A Cybercrime enterprise, "Lemon Group", pre-installed ‘Guerilla' malware, exploiting 9 million pre-infected Android devices worldwide.
The infections are globally spread across over 180 countries, and the malware compromised over 50 brands of mobile devices. The countries most significantly impacted include the US, Mexico, Indonesia, Thailand, Russia, South Africa, India, Angola, the Philippines, and Argentina.
Sophos first documented Guerilla in 2018 when it discovered 15 apps uploaded on the play store that harbored functionality to engage in click fraud and act as a backdoor.
The malware was first exposed in February 2022, shortly after the threat actor changed the name of the undertaking from Lemon to "Durian Cloud SMS." However, the attackers' approaches remained unchanged.
The threat actors use Guerilla to load additional payloads, set up a reverse proxy from the infected device, intercept one-time passwords from SMS, hijack WhatsApp sessions, and more.
Trend Micro reported, whose analysts discovered the massive criminal enterprise and presented details about it at the recent BlackHat Asia conference, some of the attackers' framework overlaps with the Triada trojan operation from 2016. Trojan was a banking trojan found pre-installed in 42 Android smartphone models from low-cost Chinese brands that sell their products globally.
The analysts identified over 50 ROMs infected with initial malware loaders, targeting various Android vendors.

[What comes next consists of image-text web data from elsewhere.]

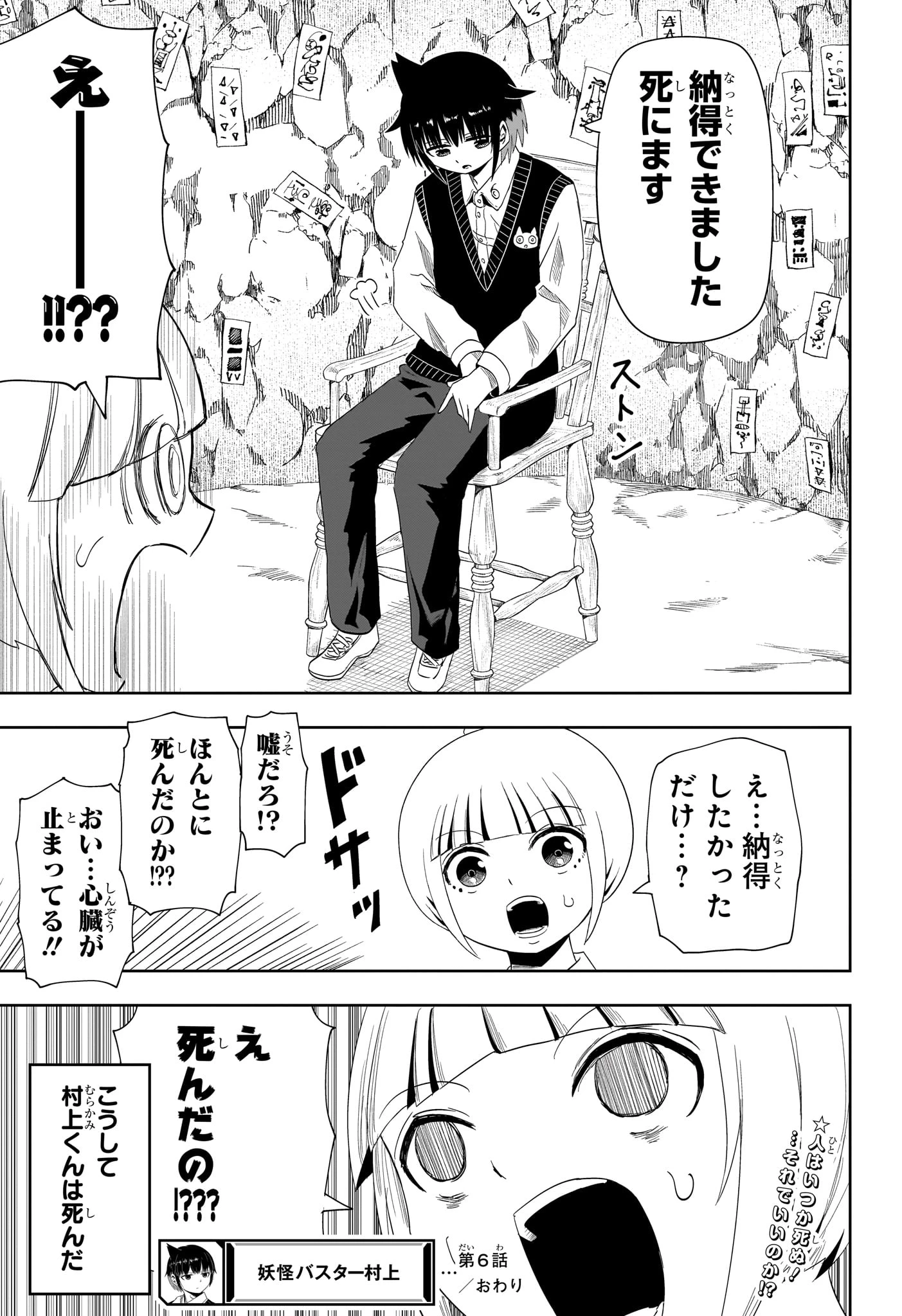 妖怪バスター村上 第6話 - 11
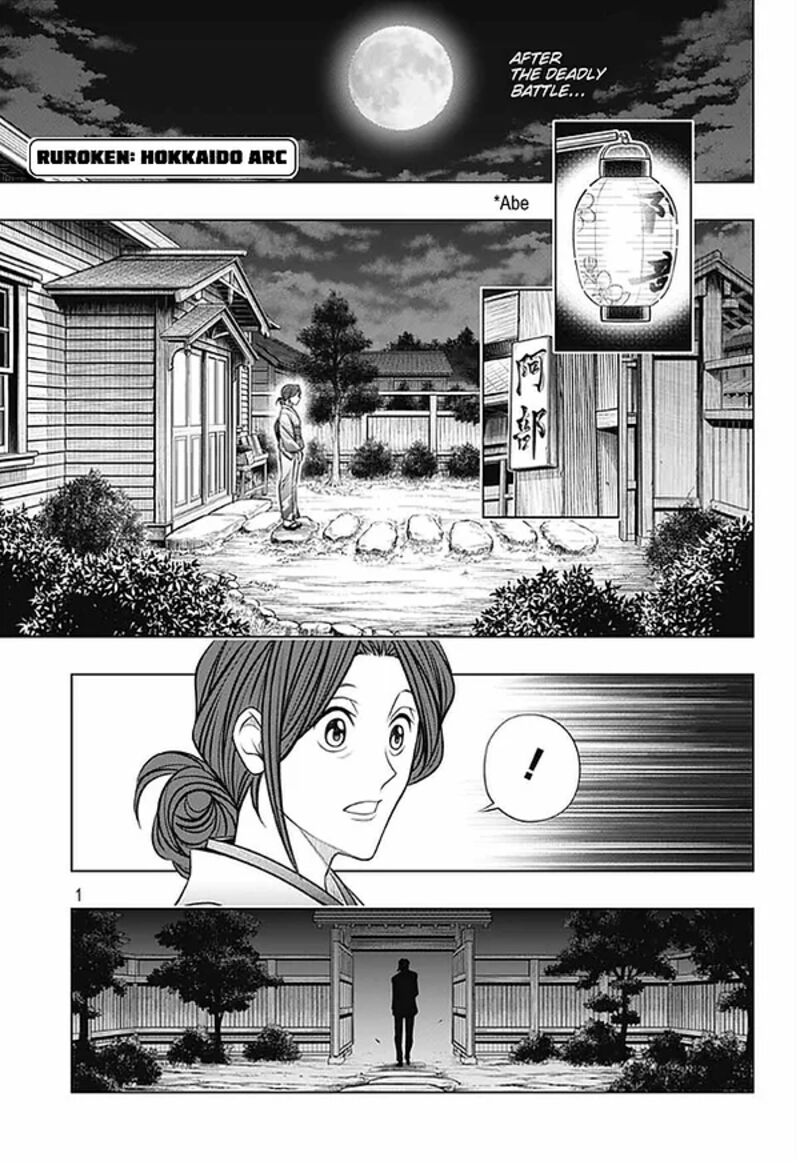 Rurouni Kenshin Hokkaido Arc 46 1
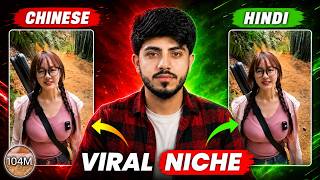 1 Click में Chinese Video को Hindi में Translate करे | Ai Dubbing Video In Any Language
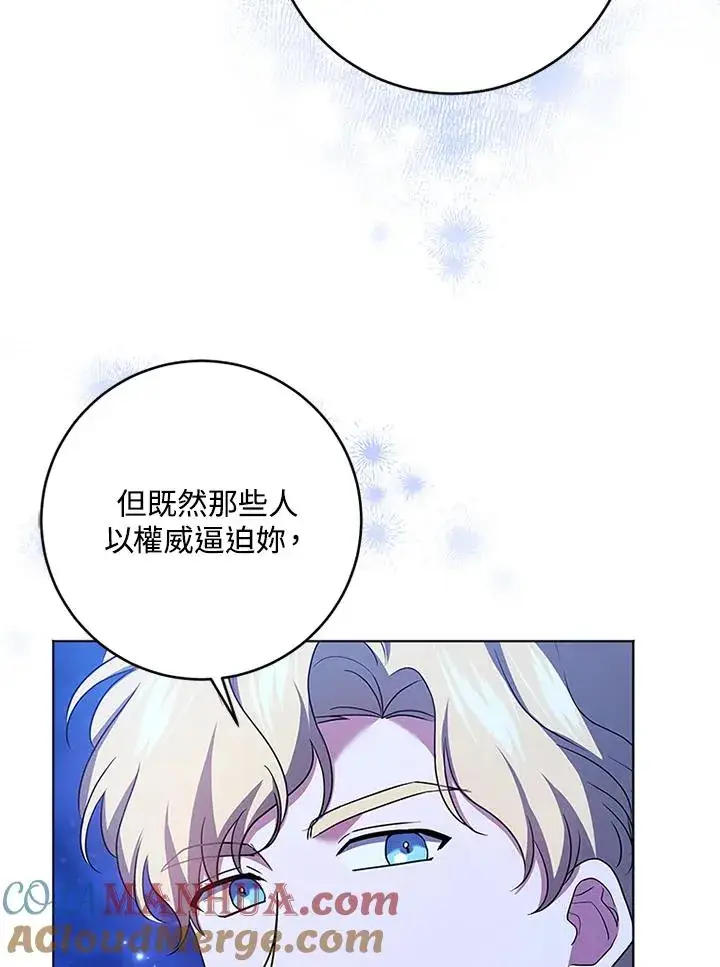 《短命白莲花女主要罢工》第58话图61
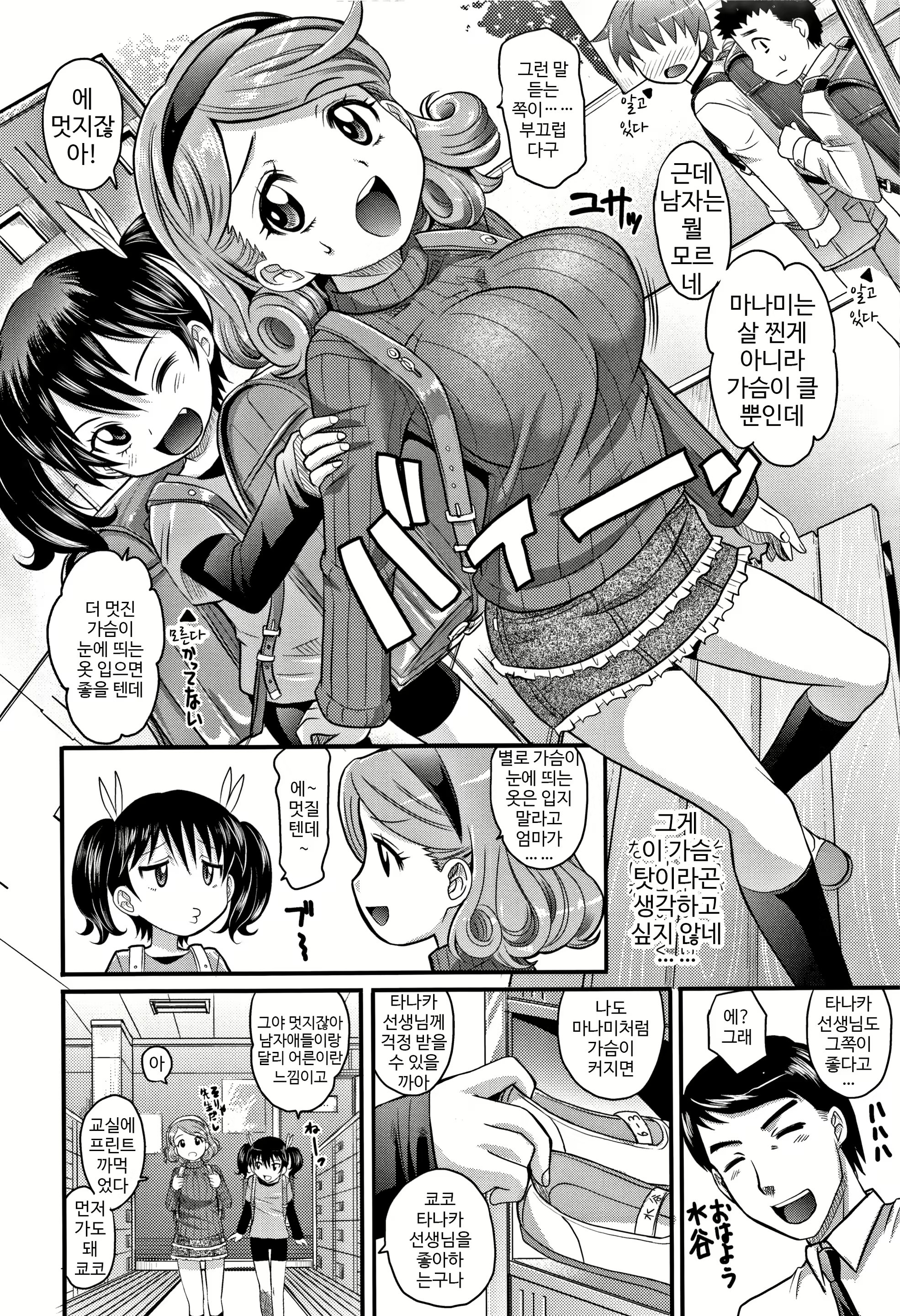 Content 1658755 - 2 페이지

The attackers have infected millions of Android devices, mainly mobile phones, smart watches, smart TVs etc.
The infection turns these devices into mobile proxies, tools for stealing and selling SMS messages, social media and online messaging accounts and monetisation via advertisements and click fraud.
Each of the Guerilla plugins serves additional plugins to carry specific functionality, including:
Cookie plugin: Dumps users' Facebook cookies and other profile information. It also hijacks WhatsApp sessions and sends unwanted messages.
Proxy plugin: Sets up a reverse proxy from the infected phone and allows the attackers to utilise the victims' network resources.
SMS plugin: Intercepts OTP(one-time passwords) for WhatsApp, JingDong, and Facebook received via SMS.
Splash plugin: serves intrusive ads to victims when they are using legitimate apps.
Silent plugin: Installs additional APKs received from the C2 server or uninstalls existing applications as instructed. The installation and app launch are "silent" as they take place in the background.
These functions allow the Lemon Group to establish a diverse monetisation strategy that could include selling compromised accounts, generating fraudulent ad impressions, offering proxy services, hijacking network resources and SMS Phone Verified Accounts (PVA)services.